━━━ GIVEN PASSAGE ━━━

Key words: planetary systems / stars: late-type / techniques: radial velocities / techniques: photometric
Based on observations made with the HARPS instrument on the ESO 3.6 m telescope under the program ID 191-C0873 at Cerro La Silla (Chile).
Appendix A is available in electronic form at http://www.aanda.org
© ESO, 2015
1. Introduction
Crossfield et al. (2015) have recently reported from K2 (Howell et al. 2014) observations that the star K2-3 (2MASS 11292037-0127173, EPIC 201367065) hosts a planetary system with three transiting super-Earths. The star is an inactive M0 dwarf (Teff = 3900 ± 190 K, [Fe/H] =−0.32 ± 0.13 dex), and it is bright enough to be amenable to transit spectroscopy. With a radius of 1.5 R⊕, Planet d orbits close to the inner edge of the system’s habitable zone. The mass of the planets has not been measured to date.
To constrain those masses, we monitored the radial velocity of K2-3 with the HARPS velocimeter (Mayor et al. 2003). We jointly analysed these new velocities and the K2 photometry through n-body integrations to obtain the mass of planets. Combined with the planet sizes, this constrains their mean densities and bulk compositions and helps explore the rocky-gaseous transition in the super-Earth regime.
2. Observations
2.1. K2 light curve
The K2 mission observed K2-3 during its Campaign 1 (Summer 2014) in long cadence mode1. We downloaded the pixel data from the Mikulski Archive for Space Telescopes (MAST)2 and used a modified version of the CoRoT imagette pipeline (Barros et al. 2014) to extract a light curve. The procedure first determines the circular synthetic aperture that maximises the photometric signal-to-noise ratio on the mean image. For each image, it then computes a modified moment method centroid (Stone 1989) and recentres a heavily oversampled version of the image on the centroid before extracting the flux inside the pre-determined aperture. The degraded pointing stability of the K2 mission couples with pixel sensitivity variations to introduce position-dependent systematics in the raw light curves. To correct for this flux dependence with position, we used a procedure inspired by Vanderburg & Johnson (2014). The light curve was divided into seven equal duration segments, and for each segment we performed a 1D decorrelation as described in Vanderburg (2014). We found that a 21-pixel photometric aperture results in the best photometric precision of the final light curve with a 204 ppm mean rms. The 80-day light curve contains eight transits of Planet b, four of Planet c, and two of Planet d. We only modelled the light curve around those transits, after normalising it with a parabolic fit to its out-of-transit part. To account for the 29.4 min integration time of the long cadence data, we oversampled the model light curve by a factor of 20 and then binned it to the cadence of the data points.

━━━ EXCERPTED DATA ━━━

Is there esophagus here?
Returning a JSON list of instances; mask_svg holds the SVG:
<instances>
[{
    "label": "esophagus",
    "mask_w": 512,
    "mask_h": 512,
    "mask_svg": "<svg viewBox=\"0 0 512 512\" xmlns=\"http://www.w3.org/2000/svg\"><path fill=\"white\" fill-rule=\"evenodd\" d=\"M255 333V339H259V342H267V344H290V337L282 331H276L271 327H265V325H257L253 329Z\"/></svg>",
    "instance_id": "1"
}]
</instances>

━━━

** SET TASK A **
List every cited reference, as author and year, that appears in the K2-3 excerpt.
** SET TASK B **
How many lines of the listing contain the string "esophagus"? Give only the number.

** COMPLETE OUTPUT A **
Crossfield et al. (2015)
Howell et al. (2014)
Mayor et al. (2003)
Barros et al. (2014)
Stone (1989)
Vanderburg & Johnson (2014)
Vanderburg (2014)

** COMPLETE OUTPUT B **
2